Задание A:
Выпишите из фрагмента о тоталитарных мифах все слова и высказывания, заключённые в кавычки-ёлочки.
Задание B:
Продолжите текст о тоталитарных мифах в советском государстве, начав сразу после его последнего предложения.
───── Приведённый фрагмент ─────
Мифологема о сотворении мира. («Мы наш, мы новый мир построим, кто был никем, тот станет всем»).
Солярные мифы, построенные на аналогии солнечного совершенства («И солнце свободы взойдёт над нашей страной»).
Тоталитарные мифы не подлежали критике и носили характер религиозно-революционных символов, на их основе давалось рациональное объяснение всех общественных событий, а идеология носила обязательный для всех характер и была проникнута патерналистским духом, покровительственным отношением вождей, постигших социальную истину к непросвещённым массам. Тоталитарный мир стремился не просто к знакам, а к суперзнакам. Это воплощалось в действиях. Глава государства И.В. Сталин, обосновывая принятый курс на резкое усиление темпов роста, утверждал: «Мы отстали от передовых стран на 50—100 лет. Мы можем пробежать это расстояние в 10 лет. Либо мы сделаем это, либо нас сомнут»6. Мифы в тоталитарном государстве являлись условием искусственно ограниченного информационного поля, а процесс создания политического мифа совмещал в себе два аспекта: взгляд из прошлого или в прошлое (диахронический аспект) и средство объяснения настоящего (синхронический аспект). Например, все достижения советского государства сравнивались только с данными статистики 1913 г.
В начале XX в. русская идея была скомпрометирована последним императором, его «несчастливым» царствованием от имени Христа. Несколько лет в России продолжались стихийные бунты против государства. Большевики, точно оценившие ситуацию, боролись за историческую русскую правду, воскрешая в сознании народа образы минувшего, былой славы русского народа. С их приходом в сознание народных масс активно внедрялся миф о былом величии России.
───── Содержание материала ─────
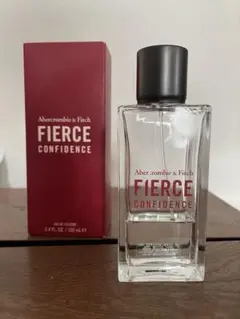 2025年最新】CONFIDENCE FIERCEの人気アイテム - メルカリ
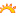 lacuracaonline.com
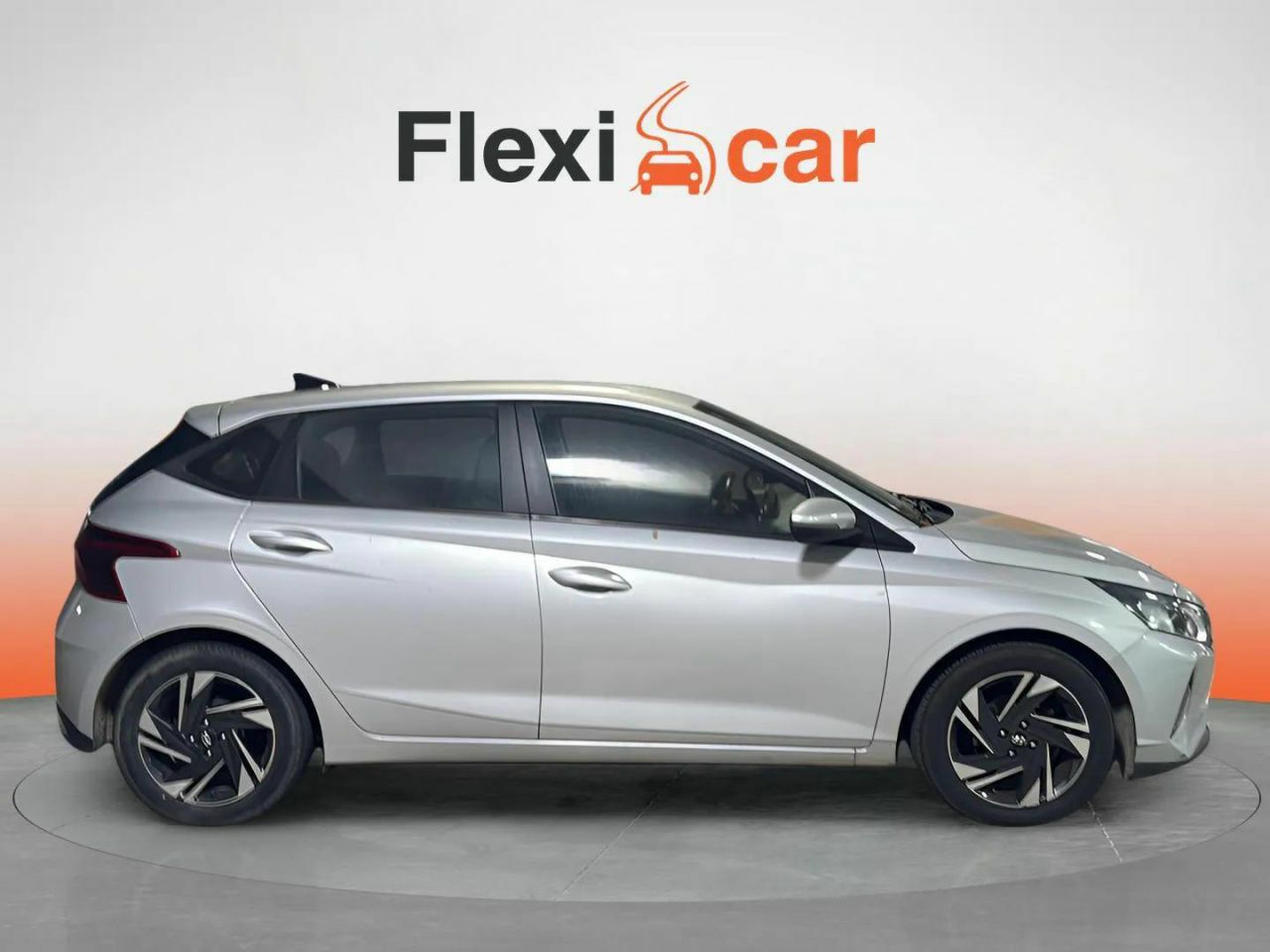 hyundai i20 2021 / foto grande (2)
─────
Ответ A:
1. «Мы наш, мы новый мир построим, кто был никем, тот станет всем»
2. «И солнце свободы взойдёт над нашей страной»
3. «Мы отстали от передовых стран на 50—100 лет. Мы можем пробежать это расстояние в 10 лет. Либо мы сделаем это, либо нас сомнут»
4. «несчастливым»

Ответ B:
Свержение монархии в условиях ещё не сформировавшейся и не устоявшейся республики объективно вело к вакууму власти. Реальную же власть может взять в свои руки только какая-то группа, способная заполнить этот вакуум и прекратить хаос. Политические мифы, рождённые тоталитарным режимом, отличались примитивизмом, компактностью, были легко обозримы, замкнуты и просты для понимания. Человек—существо несовершенное, его легко увлечь лживыми посулами, заставить уверовать в фальшивых идолов, в коммунистическое будущее. Народные массы приняли швондеровский популизм. В новой мифосистеме всё было перевёрнутым: пространство и время, визуальное и вербальное пространство, категории сознания. Культовой стала фигура человека от станка, от сохи («каждая кухарка может управлять государством!», «кто был ничем, тот станет всем!»).
Пришедшему к власти тоталитаризму, по справедливому мнению Ханы Арендт, «становится всё труднее сохранить характерное пренебрежение к фактам, строгую приверженность к правилам вымышленного мира, хотя эти установки остаются для него так же существенны, как и прежде, и тоталитаризм, придя к власти, должен постоянно отвечать на вызов реальности»7.
Политический миф пронизывал всю жизнь общества и напоминал библейский, где «Миф о православном царстве» возрождается в мифе о первом социалистическом государстве. Другими политическими мифами нового режима становятся:
1) миф о свободном государстве («Власть—народу!», «Земля—крестьянам!»);
2) миф о самообожествлении народа («Глас народа—глас божий!»);
3) миф героя.
Миф о свободном государстве — один из самых ярких политических мифов тоталитарной системы. Свободное государство — это существо обожествлённое и одушевлённое. Оно всегда в динамике, поддерживает интересы своих граждан.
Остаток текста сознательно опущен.